Valse ministérielle, calendrier des réformes incertain, problèmes
économiques: la transition en Egypte accumule les défis après la chute du
président Hosni Moubarak et la prise en main du pays par l'armée, qui assure
toutefois vouloir garder le cap de la démocratie. Le remplacement jeudi du
Premier ministre Ahmad Chafic, nommé dans les derniers jours de M. Moubarak au
pouvoir, par Essam Charaf, un ancien ministre des Transports bien vu par
l'opposition, doit désormais s'accompagner de la formation d'un nouveau
gouvernement, à la composition délicate. Sur la sellette, les anciens barons de
l'ère Moubarak comme le ministre des Affaires étrangères Ahmad Aboul Gheit, qui
avaient réussi à se maintenir dans le cabinet Chafic et à survivre à un
remaniement ministériel le 22 février. Le gouvernement est chargé de la gestion
des affaires courantes depuis la démission de M. Moubarak, qui a remis ses
pouvoirs au conseil suprême des forces armées. L'institution militaire a
suspendu la Constitution et dissout le Parlement, tout en assurant vouloir
procéder à des réformes et à des élections libres permettant de revenir à un
pouvoir civil dans un délai indicatif de six mois. Le président turc Abdullah
Gül, en visite au Caire jeudi, a déclaré que l'armée lui avait «réitéré sa
volonté de mener une transition démocratique». Mais «les forces armées se
retrouvent avec un lourd fardeau» face à des manifestations et des grèves qui
se poursuivent, tandis que la police refuse d'assumer sa mission, s'inquiète
l'éditorialiste du journal indépendant Al-Chorouq, Salama Ahmed Salama.

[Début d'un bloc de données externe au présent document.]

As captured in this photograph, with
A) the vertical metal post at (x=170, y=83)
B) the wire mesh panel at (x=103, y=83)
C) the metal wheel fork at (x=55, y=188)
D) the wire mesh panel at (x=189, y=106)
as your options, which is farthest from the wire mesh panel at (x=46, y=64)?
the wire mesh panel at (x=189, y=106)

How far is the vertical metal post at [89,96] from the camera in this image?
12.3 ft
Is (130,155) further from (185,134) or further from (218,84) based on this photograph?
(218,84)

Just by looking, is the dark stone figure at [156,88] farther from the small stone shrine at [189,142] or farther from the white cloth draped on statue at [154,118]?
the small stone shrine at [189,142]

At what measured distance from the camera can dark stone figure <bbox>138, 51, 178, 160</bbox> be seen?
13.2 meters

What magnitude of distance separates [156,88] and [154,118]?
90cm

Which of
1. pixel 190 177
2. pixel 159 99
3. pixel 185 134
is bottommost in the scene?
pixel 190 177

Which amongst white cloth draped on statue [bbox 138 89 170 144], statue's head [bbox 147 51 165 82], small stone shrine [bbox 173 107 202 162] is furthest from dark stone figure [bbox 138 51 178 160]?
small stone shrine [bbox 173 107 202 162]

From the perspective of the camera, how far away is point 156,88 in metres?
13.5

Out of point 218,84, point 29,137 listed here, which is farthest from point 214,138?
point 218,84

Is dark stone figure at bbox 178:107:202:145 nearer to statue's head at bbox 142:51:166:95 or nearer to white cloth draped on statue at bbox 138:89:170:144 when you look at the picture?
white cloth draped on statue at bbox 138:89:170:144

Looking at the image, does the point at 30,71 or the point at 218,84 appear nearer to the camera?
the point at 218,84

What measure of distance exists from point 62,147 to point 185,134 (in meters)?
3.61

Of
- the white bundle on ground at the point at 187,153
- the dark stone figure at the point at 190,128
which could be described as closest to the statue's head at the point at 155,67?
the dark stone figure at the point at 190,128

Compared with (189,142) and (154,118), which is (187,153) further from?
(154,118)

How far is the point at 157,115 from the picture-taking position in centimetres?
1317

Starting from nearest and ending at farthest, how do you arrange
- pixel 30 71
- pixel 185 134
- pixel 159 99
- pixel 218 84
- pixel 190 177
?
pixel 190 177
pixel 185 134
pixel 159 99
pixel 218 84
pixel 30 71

«L'armée doit ramener la situation à la normale, mais comment y parvenir ?»,
écrit M. Salama, qui fait partie d'un groupe de personnalités ayant rencontré
récemment le conseil militaire pour analyser la situation du pays. Le cadre de
transition, tout juste ébauché par l'armée, est déjà soumis à critique. Les
amendements constitutionnels proposés par une commission d'experts «répondent à
des demandes anciennes de l'opposition et de la société civile, mais créent
aussi de nouvelles incertitudes», estiment Nathan Brown et Michelle Dunne, du
centre américain Carnegie, dans une étude des réformes proposées. La limitation
de toute présidence à deux mandats de quatre ans permet d'éviter l'écueil des
réélections à vie, et l'assouplissement des règles de candidature va dans le
sens démocratique souhaité, relèvent-ils. Mais ces experts s'interrogent sur
l'interdiction de se présenter à la magistrature suprême pour tout candidat
bi-national, ou marié à une étrangère, qui semble un barrage possible à des
candidats émanant de la nombreuse communauté égyptienne expatriée. L'absence de
réforme du mode de scrutin, conjuguée avec la disparition de fait de l'ancien
Parti national démocrate (PND) risque aussi de se traduire par un parlement
«disparate et dominé par des chefs locaux», ajoutent-ils. Le calendrier suggéré
par l'armée - un référendum constitutionnel en mars, des législatives en juin
et une présidentielle en août - est également jugé par certains opposants trop
serré pour un pays où l'opposition est divisée et peu structurée, à l'exception
du puissant mouvement des Frères musulmans. La dégradation de la situation
économique provoquée par les troubles et l'instabilité politique constitue un
défi supplémentaire. Les autorités ont annoncé que la Bourse du Caire, fermée
depuis cinq semaines, resterait fermée «indéfiniment», après l'échec de
plusieurs annonces de réouverture. Malgré une lente reprise du tourisme, le
pays a également déjà perdu des semaines de précieuses recettes. La crise en
Libye, où travaillent quelque 1,5 million d'Egyptiens, ajoute un fardeau
supplémentaire avec la fuite par dizaines de milliers de ces expatriés,
aggravant un chômage évalué à 10% de la population active égyptienne
officiellement, 20% officieusement.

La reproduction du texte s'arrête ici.